There are many places named Bole Hill because of the connection to lead smelting, and our Bole Hill wood is a designated area of natural history interest, having been woodland since at least 1805. The area appears on the 1805 map as Bole Hill wood, with the landlord and tenant at the time both recorded as being Samuel Shore (senior).  Born into one of the richest families in Sheffield, who once owned nearby Norton Hall, Mr Shore was at one time one of the most influential men in the north of England, setting up a local branch of the Society for the Abolition of the Slave Trade and residing in Meersbrook Hall until his death. His bust is believed to have been carved by Sir Francis Chantrey. 

We have found evidence of the wood covering a much larger area on a map from 1840, when it spanned the entire hillside from Cobnar Road (formally Bole Hill Lane) to Scarsdale Road (formally Green Lane). On an 1845 map the wood is listed as Perigo wood, with landlord and tenant being Barnett Benjamin Broughton Pegge, whose family owned Beauchief Hall. However, in 1849 the Shore estate was sold and the wood was referred to in the sales particulars as field 273- Lee Carr and Bole Hill wood. 
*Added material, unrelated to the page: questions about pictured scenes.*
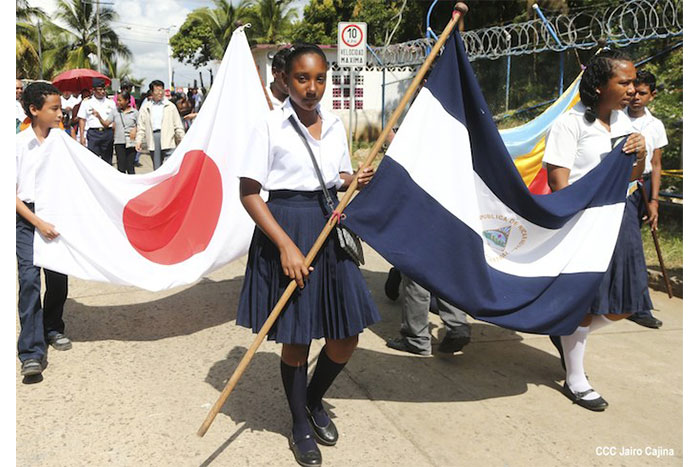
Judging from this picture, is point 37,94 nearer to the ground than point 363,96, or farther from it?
nearer to the ground

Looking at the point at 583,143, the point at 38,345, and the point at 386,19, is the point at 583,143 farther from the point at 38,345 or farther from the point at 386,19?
the point at 386,19

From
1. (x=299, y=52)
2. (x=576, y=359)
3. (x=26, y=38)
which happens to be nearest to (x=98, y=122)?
(x=299, y=52)

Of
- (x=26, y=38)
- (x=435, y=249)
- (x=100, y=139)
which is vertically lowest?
(x=435, y=249)

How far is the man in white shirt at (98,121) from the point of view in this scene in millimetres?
10789

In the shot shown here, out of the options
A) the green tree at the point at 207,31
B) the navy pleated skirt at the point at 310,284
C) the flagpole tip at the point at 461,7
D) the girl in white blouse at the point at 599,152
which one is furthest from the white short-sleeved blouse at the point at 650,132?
the green tree at the point at 207,31

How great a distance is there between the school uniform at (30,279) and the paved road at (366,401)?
252 millimetres

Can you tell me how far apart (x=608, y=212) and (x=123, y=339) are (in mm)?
3497

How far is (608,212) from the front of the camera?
3.70 metres

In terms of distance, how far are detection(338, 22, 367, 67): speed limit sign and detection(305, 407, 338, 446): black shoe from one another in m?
9.13

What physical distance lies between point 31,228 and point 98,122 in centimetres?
715

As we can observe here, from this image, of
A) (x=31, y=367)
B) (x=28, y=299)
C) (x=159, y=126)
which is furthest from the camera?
(x=159, y=126)

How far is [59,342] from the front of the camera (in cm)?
452

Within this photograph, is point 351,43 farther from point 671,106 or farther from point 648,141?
point 648,141

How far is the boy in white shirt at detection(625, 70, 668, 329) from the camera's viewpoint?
207 inches
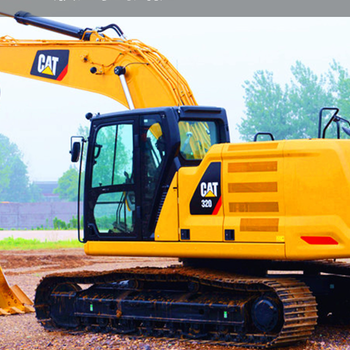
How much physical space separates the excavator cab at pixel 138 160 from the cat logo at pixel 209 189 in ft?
1.50

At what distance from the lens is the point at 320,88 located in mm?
60062

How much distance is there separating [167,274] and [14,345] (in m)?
2.21

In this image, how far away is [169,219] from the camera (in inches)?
338

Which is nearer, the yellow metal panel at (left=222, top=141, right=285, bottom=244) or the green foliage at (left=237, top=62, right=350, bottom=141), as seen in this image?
the yellow metal panel at (left=222, top=141, right=285, bottom=244)

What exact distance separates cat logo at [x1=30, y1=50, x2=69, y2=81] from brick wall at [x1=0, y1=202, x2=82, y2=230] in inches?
1729

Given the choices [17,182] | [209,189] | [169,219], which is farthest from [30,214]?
[17,182]

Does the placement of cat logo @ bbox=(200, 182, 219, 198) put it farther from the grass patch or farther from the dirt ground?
the grass patch

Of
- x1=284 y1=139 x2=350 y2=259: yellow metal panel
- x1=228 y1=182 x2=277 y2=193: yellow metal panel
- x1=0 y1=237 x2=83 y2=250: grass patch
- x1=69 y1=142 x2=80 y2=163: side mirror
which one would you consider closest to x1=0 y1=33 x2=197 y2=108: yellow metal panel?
x1=69 y1=142 x2=80 y2=163: side mirror

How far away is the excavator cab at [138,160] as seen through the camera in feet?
28.6

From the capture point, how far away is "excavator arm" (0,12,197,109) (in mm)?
10594

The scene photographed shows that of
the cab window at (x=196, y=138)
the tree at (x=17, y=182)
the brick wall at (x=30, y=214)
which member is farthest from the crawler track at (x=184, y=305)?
the tree at (x=17, y=182)

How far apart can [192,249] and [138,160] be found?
4.59 ft

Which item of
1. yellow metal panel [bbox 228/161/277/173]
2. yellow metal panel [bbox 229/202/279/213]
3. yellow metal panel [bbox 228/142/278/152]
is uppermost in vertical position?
yellow metal panel [bbox 228/142/278/152]

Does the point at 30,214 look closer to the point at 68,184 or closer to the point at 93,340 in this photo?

Once part of Derbyshire, the area became part of Sheffield in 1901, as the city expanded and the villages of Woodseats and Norton Lees  grew. The wood became smaller and smaller, as new houses were built reaching up the hillside from the main Chesterfield Road at the bottom.

1840 map showing Bole Hill wood running from Cobnar Road (late Bole Hill Lane) to Scarsdale Road (late Green Lane).
Article from 1874 tells the story of a hunt meeting at what is now “The Big Tree” pub in Woodseats and starting the hunt at Bolehill Wood

Local legend describes the wood being felled at least twice- once around 1900 and again some time in the 1930s. In 1900, the felled wood was used to create a giant bonfire somewhere on the hillside near Abbey View Road, to celebrate the relief of Mafeking by Robert Baden Powell in May of that year. This fire would have been seen from miles around.

More recently, the bottom part of the wood was used as allotments but most are now overgrown and abandoned. There are numerous well used footpaths running through the wood, including one that is hundreds of years old, with the old dry stone wall adjacent to the footpath next to Bole Hill dating from before 1880.

Footpath running parallel to Bole Hill showing the old dry stone wall and the water pump on Cobnar Road which is still there today.

Local residents have always protected the woods: there was a threat to development in  1996 and an action group was formed. Development was refused.  There have been other unsuccessful attempts to develop too, from Wellcarr Road, Cherry Bank Road and Bole Hill. Residents campaigned then to save this historic and locally important habitat and we continue to do so to preserve it for future inhabitants of Norton Lees and Woodseats.